Fig. 2 (a) The 2D hcb networks, (b) a schematic representation of the 6³ topological networks arranged in a –ABAB– stacking sequence, with metal nodes depicted as spheres and ligands as linear rods, and (c) the crystal packing and solvent-accessible surface, analyzed with a probe radius of 1.2 Å using Mercury software for 1Ln.

There are lattice water molecules at an interlayer spacing of about 6.1 Å (Ln⋯Ln separation). These water molecules establish hydrogen bonds with each other and with coordinated waters as well as ca²⁻ ligands (O⋯O = 2.83–3.04 Å). In addition, Mercury software¹⁹ was utilized to identify void spaces with a probe radius of 1.2 Å, revealing that 1Ln possesses a potential void space of 41–45% per unit cell after the complete removal of water molecules, as seen in Fig. 2(c). The significant volume of voids suggests that the material may be suitable for gas adsorption applications.

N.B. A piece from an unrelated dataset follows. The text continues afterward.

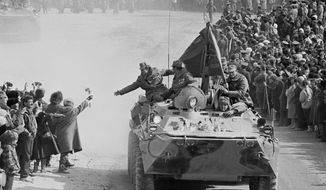 In this photo taken on Feb. 15, 1989, people and relatives greet Soviet Army soldiers driving on their armored personnel carriers after crossing a bridge on the border between Afghanistan and then Soviet Uzbekistan near the Uzbek town of Termez, Uzbekistan. When the Soviet Union completed its troops withdrawal from Afghanistan on this day, it was widely hailed as a much-anticipated end to a bloody quagmire, but public perceptions have changed and many Russians now see the 10-year Soviet war in Afghanistan as a necessary and largely successful endeavor. (AP Photo/Alexander Zemlianichenko)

The change in angles surrounding the metal center from hexagonal hcb results in a change of the geometric pattern into a brick-wall rectangular grid motif present in the network of 2Ln, Fig. 3(a). The angles in hexameric [Ln₆(ca)₆(H₂O)₁₈] units are about 76°, 96°, and 170°, deviating from the ideal angles of 90° and 180° that define a perfect rectangular grid. The dimensions of the grid are approximately 8.1 × 17.6 Ų. The distances between the Ln atoms along the ca²⁻ bridging ligand vary from 8.6 to 8.9 Å, while the shortest diagonal distance between Ln atoms in the rectangular grid is about 7.5 Å. As shown in Fig. 3(b), the crystal packing of 2Ln exhibits parallel layers of brick-wall patterns arranged in a −ABAB− pattern similar to that seen in 1Ln, with a comparable interlayer spacing of around 6.3. Å. The brick-wall interlayers are sustained by O–H⋯O and O–H⋯Cl hydrogen bonding interactions with water molecules or water–ca²⁻ ligands (O⋯O = 2.92–3.08 Å; O⋯Cl = 2.99–3.30 Å) lead to the formation of a 3D supramolecular architecture. No Cl··Cl halogen bonding was observed in the crystal packing of 2Ln, with contacts shorter than the sum of Bondi van der Waals radii (3.5 Å).²⁰ This lack could account for the presence of topological isomers between 1Ln and 2Ln. Additionally, the brick-wall networks of 2Ln exhibit an estimated guest-accessible volume of 24–28%, as analyzed using Mercury, Fig. 3(c). The void spaces in this series of compounds are approximately 45% smaller than those found in 1Ln.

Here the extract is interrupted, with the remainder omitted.